The original $500 million Homewood plan included a 5-star hotel with up to 75 rooms, 56 residential condominiums, 47 multi-family condominiums, 48 ski-in ski-out chalets, 16 townhomes, 13 workforce housing apartments and 15,000 square feet of retail space, along with an additional 40 individually owned condos and 30 individually owned penthouse units.

The revamped proposal is being developed and still requires approval from the Placer County Board of Supervisors and Tahoe Regional Planning Agency governing board, something Chapman hopes occurs “within the next 60 days.”

As part of the settlement, JMA also must monitor traffic patterns for a minimum of 20 years, with a focus on main entrances from Highway 89, and publish an annual traffic monitoring report that includes vehicle trips vs. other modes of transportation.

Among other compromises, JMA agreed to put certain parcels of land off-limits to development, and to prohibit tennis courts, tennis clubs, ice rinks, roller coasters and athletic fields on the mountain.

“The modified project will have a smaller impact on Lake Tahoe, which has already suffered so much from runaway development,” Wendy Park, an attorney with Earthjustice, said Friday. “Any construction project this close to the shores of Lake Tahoe must be considered carefully and all environmental impacts examined closely.”

Earthjustice, a public interest law firm, represented the Friends of the West Shore and Tahoe Area Sierra Club in their Jan. 5, 2012, federal lawsuit that named TRPA, JMA Ventures and Placer County as defendants.

The plaintiffs referred to the project as “a wall-to-wall mass of buildings that climb 77 feet up the face of the Homewood ski slope” that doesn’t fit with the community, and doesn’t protect the lake, according to previous reports.

A Jan. 4, 2013, order from U.S. District Court Judge William B. Shubb put the project on hold when he ruled that Placer County and TRPA improperly analyzed the possibility JMA could have proposed a smaller project upon eventually approving the plan in 2011.
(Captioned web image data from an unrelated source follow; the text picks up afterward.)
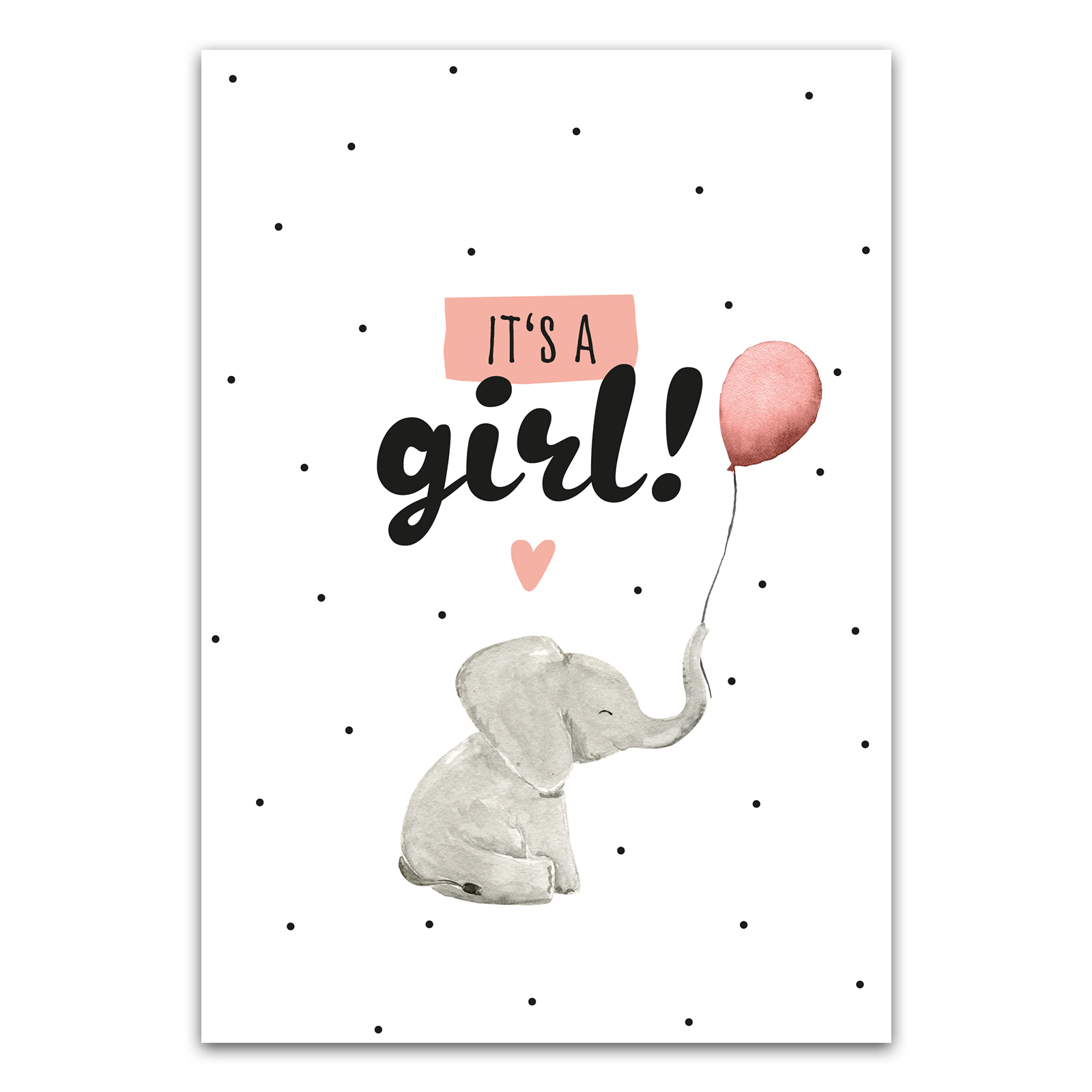 It's a girl Postkarte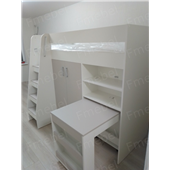 Кровать-чердак со столом Дакота Fmebel 80х190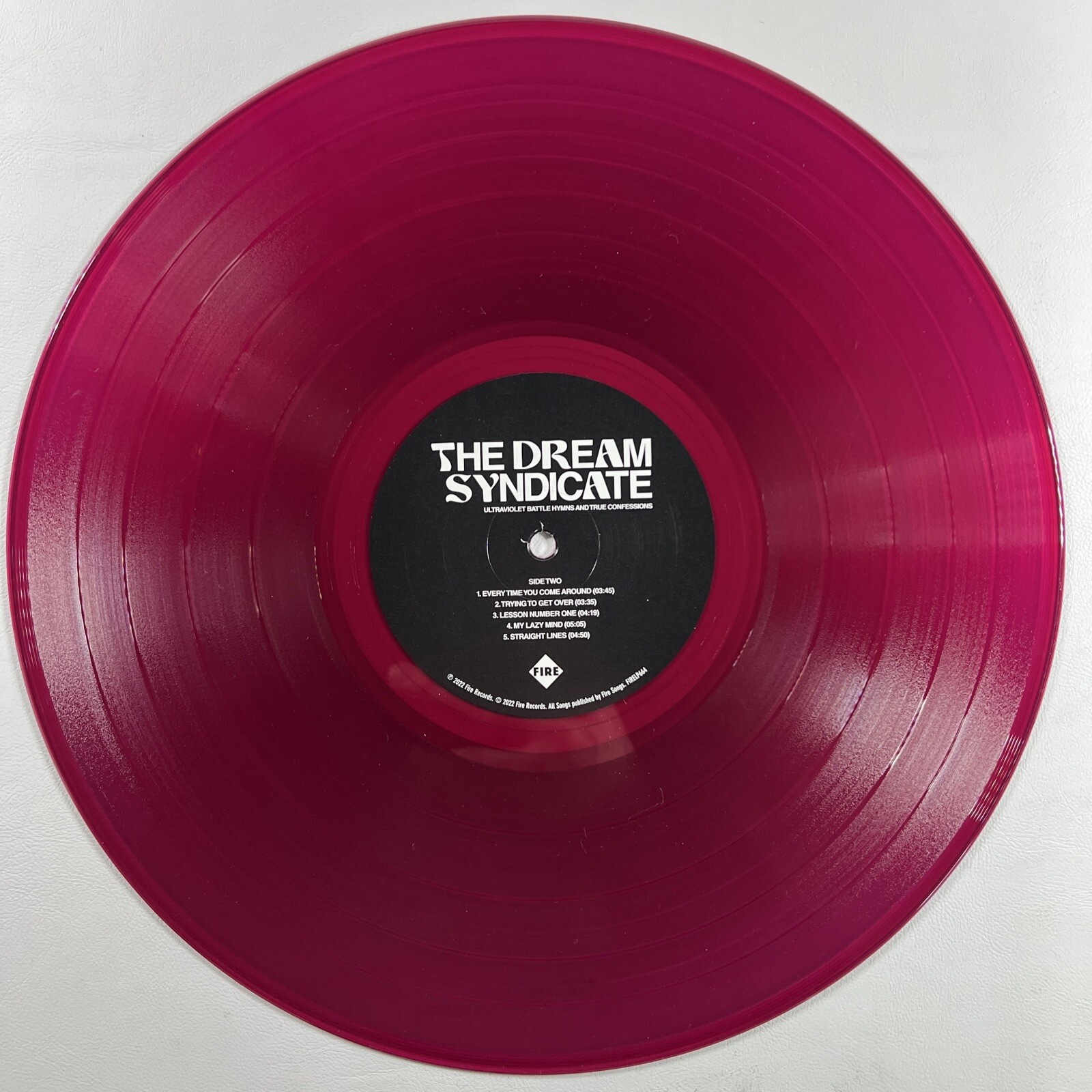 Dream Syndicate “Ultraviolet Battle Hymns …” LP/Fire 2022 Red, Shrinkwrap, Hype - Image 5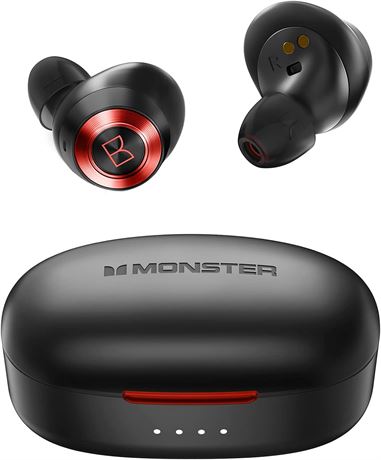 Monster Achieve 100 AirLinks Wireless Earbuds, True Wireless Earbuds Bluetooth
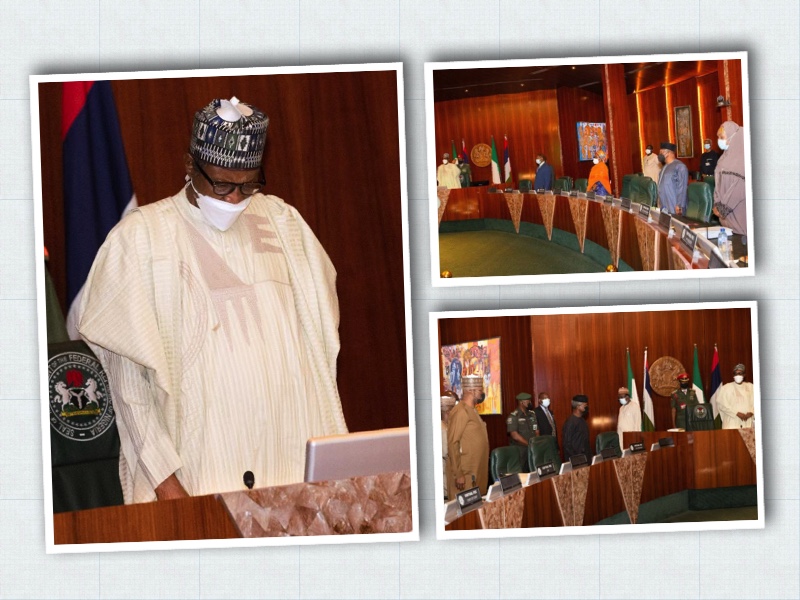 Buhari and FEC members mourn victims of Kaduna train attack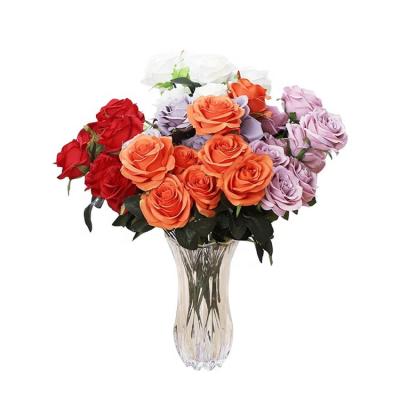 China High quality fashional rose handmade artificial rose flower with rose for sale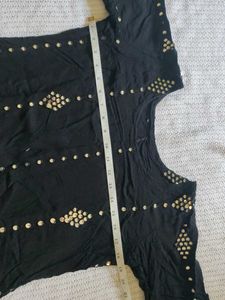 Embellished Black Kurta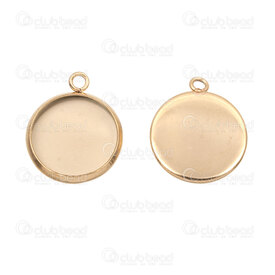 1720-9900-10GL - Acier Inoxydable 304 Pendentif Support pour Cabochon 12mm avec Boucle Plaque Or 10pcs 1720-9900-10GL,Cabochons,Bézel - Supports à cabochons,Pendentifs et breloques,montreal, quebec, canada, beads, wholesale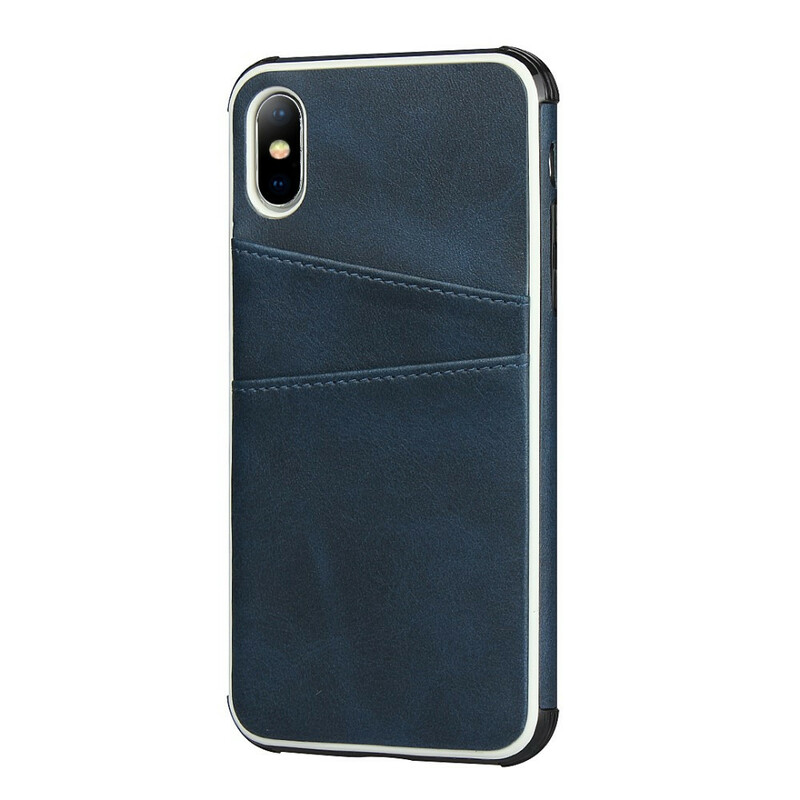 Funda de doble tarjeta monocromática para el iPhone X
In his 114-page ruling, Shubb rejected JMA’s contention it would lose money if it reduced the size of the planned resort, noting that the combined Environmental Impact Report and Environmental Impact Statement failed to consider all streams of income, including condominium and hotel revenues.

“I think as much as anything, the Friends and Sierra Club wanted to know what was going on and feel they were part of the process and that they had input,” Chapman said Friday. “… They wanted to have some requests for additional monitoring and measuring, and we absolutely agreed to that.”

Aside from upgrades, the project calls for a variety of major environmental upgrades and land use restorations to Homewood’s footprint, and is the only mixed-use resort in the U.S., according to TRPA, designed to incorporate gold-level Leadership in Energy and Environmental Design green building certification for neighborhood development design standards.

“The public input process on this was perhaps the most for any project the lake has ever seen,” Chapman said. “It took us six years, I may have lost some hair in the process, but the process, it really worked, and I’m happy to say we’ve reached a point where there seems to be widespread support.”

The idea of renovating Homewood’s two base areas was first proposed in 2006, before JMA officially submitted an application in 2007.

The project would save the struggling West Shore ski resort — which reportedly has been hard hit by the Great Recession and has been playing catch-up to larger ski areas like Northstar California, Heavenly Mountain Resort and Squaw Valley/Alpine Meadows — from closing.